PROVIDED TEXT >>
This volume consists of three parts.
The first contains three chapters devoted to Umberto Boccioni and his “idea of Futurism”, Paul Cézanne and his experience of sunlight, and Vincent van Gogh and his pictorial inhabiting within the Mistral wind.
The second and most extensive part (divided into three partitions) is dedicated to the Greek-Athenaic sense of art and the implications and consequences that such a sense entails regarding the issue and question of artistry as a crucial but enigmatic gift of human dwelling.
The third and shortest part unravels in the form of an epilogue and presents a concise analysis of the relationship between art and nature, starting with the Aristotelian dictum
Through their intimate unity, of which the reader will only become truly aware at the end of his or her study, the three parts thus constitute an attempt to meditate on art in light of its origin—namely, with the thinking eye turned towards (i.e. in the direction leading to) its pro-vening—or, as we say, in the towardness of its provenance.*
All texts were originally conceived, written and published in Italian. Their translation offered me the opportunity to extensively rework and profoundly revise them—above all, with regard to the election of words—in order to attain a form, configuration and style suitable to the “encounter” between the needs of philosophical analysis and the “native colours” of the English idiom. So, to all intents and purposes, the present book constitutes a new and enlarged edition of the original works.

SHORT PROBLEM 1 >> In the volume overview, condense the paragraph beginning "All texts were originally conceived" into a shorter version that keeps its main facts.
SHORT PROBLEM 2 >> According to the volume overview, into how many partitions is the second part divided?
SHORT PROBLEM 3 >> From the volume overview, retype everything from "This volume consists" down to "of human dwelling.".

RECORD SET >>
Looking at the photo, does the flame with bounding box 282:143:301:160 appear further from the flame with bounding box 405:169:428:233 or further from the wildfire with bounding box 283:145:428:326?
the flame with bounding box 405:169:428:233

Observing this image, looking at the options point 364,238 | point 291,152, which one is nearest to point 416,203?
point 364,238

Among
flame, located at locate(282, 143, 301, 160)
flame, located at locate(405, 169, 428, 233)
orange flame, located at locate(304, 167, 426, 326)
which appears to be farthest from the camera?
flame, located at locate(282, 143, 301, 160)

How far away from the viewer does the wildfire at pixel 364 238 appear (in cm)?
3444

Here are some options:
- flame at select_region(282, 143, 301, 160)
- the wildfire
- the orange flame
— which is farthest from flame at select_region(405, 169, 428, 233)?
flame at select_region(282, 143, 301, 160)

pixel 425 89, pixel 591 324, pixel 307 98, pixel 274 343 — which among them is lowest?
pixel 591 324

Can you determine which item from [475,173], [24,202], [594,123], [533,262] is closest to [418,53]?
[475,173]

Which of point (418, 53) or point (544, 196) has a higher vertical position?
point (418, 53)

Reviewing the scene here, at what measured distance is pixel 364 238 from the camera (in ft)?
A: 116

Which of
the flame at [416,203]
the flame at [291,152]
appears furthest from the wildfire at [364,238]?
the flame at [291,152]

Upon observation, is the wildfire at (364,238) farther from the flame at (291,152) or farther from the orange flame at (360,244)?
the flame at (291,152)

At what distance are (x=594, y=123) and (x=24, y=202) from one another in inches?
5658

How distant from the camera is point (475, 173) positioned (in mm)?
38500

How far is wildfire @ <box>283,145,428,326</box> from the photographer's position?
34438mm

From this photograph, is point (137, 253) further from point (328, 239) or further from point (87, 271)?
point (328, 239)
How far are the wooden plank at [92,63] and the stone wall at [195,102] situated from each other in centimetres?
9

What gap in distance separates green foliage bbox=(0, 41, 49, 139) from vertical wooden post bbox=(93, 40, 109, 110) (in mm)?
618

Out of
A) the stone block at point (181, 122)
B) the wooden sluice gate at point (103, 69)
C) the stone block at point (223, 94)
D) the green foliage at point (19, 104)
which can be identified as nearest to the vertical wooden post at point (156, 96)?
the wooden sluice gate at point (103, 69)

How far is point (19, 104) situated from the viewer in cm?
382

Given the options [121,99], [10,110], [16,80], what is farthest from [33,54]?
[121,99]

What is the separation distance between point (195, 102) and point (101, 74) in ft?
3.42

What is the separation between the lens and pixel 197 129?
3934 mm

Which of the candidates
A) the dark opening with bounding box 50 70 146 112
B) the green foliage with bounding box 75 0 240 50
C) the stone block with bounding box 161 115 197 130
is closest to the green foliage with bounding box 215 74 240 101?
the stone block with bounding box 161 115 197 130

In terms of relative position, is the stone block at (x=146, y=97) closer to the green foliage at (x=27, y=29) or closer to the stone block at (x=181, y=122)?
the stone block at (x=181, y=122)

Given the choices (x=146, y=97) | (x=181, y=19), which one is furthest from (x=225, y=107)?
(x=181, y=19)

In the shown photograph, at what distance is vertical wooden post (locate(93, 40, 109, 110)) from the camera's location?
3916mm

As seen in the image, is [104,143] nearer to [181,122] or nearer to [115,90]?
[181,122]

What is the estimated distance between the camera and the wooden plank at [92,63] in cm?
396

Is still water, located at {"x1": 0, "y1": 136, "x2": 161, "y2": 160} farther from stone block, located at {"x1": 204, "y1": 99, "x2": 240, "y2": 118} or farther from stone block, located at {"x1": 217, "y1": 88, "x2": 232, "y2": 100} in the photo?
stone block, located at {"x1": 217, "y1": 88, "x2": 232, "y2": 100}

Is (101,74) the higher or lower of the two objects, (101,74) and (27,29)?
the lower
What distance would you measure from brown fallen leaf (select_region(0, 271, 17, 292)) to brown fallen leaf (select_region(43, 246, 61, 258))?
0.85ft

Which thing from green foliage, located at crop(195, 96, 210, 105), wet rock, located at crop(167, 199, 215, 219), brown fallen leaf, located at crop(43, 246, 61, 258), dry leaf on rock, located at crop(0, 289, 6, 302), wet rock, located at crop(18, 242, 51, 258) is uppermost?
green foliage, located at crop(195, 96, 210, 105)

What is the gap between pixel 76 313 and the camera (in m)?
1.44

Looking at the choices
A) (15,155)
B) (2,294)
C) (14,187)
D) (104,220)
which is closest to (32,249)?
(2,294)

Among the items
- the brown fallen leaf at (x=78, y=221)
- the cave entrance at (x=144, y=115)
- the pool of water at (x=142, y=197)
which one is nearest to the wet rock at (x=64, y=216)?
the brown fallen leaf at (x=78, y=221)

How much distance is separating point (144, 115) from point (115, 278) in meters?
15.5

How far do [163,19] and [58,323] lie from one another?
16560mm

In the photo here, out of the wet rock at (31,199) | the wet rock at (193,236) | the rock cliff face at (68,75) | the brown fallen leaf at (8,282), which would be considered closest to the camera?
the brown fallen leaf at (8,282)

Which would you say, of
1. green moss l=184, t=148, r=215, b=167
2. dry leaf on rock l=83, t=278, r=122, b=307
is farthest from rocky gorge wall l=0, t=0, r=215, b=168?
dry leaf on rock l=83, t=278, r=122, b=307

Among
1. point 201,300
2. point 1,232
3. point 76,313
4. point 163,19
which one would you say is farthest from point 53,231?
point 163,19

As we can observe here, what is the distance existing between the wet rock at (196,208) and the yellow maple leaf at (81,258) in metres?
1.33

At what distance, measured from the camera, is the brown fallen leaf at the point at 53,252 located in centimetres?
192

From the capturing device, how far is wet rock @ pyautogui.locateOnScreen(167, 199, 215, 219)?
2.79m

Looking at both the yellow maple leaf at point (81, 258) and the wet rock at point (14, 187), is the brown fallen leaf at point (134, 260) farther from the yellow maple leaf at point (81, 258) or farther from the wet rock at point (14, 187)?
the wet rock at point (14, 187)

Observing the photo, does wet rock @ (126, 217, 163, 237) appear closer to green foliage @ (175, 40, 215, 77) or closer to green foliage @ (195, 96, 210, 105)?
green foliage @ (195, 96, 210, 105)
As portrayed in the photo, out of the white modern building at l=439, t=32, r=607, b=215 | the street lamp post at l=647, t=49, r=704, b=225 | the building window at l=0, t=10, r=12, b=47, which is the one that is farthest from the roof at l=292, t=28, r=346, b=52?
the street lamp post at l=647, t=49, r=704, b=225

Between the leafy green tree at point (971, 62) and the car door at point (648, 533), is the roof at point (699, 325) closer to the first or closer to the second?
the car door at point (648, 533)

EXERCISE ANSWER 1 >> The texts were first conceived, written and published in Italian. Translating them let the author extensively rework and revise them, especially in word choice, to suit both philosophical analysis and the "native colours" of English. The present book is therefore effectively a new, enlarged edition of the original works.

EXERCISE ANSWER 2 >> The second part is divided into three partitions.

EXERCISE ANSWER 3 >>
This volume consists of three parts.
The first contains three chapters devoted to Umberto Boccioni and his “idea of Futurism”, Paul Cézanne and his experience of sunlight, and Vincent van Gogh and his pictorial inhabiting within the Mistral wind.
The second and most extensive part (divided into three partitions) is dedicated to the Greek-Athenaic sense of art and the implications and consequences that such a sense entails regarding the issue and question of artistry as a crucial but enigmatic gift of human dwelling.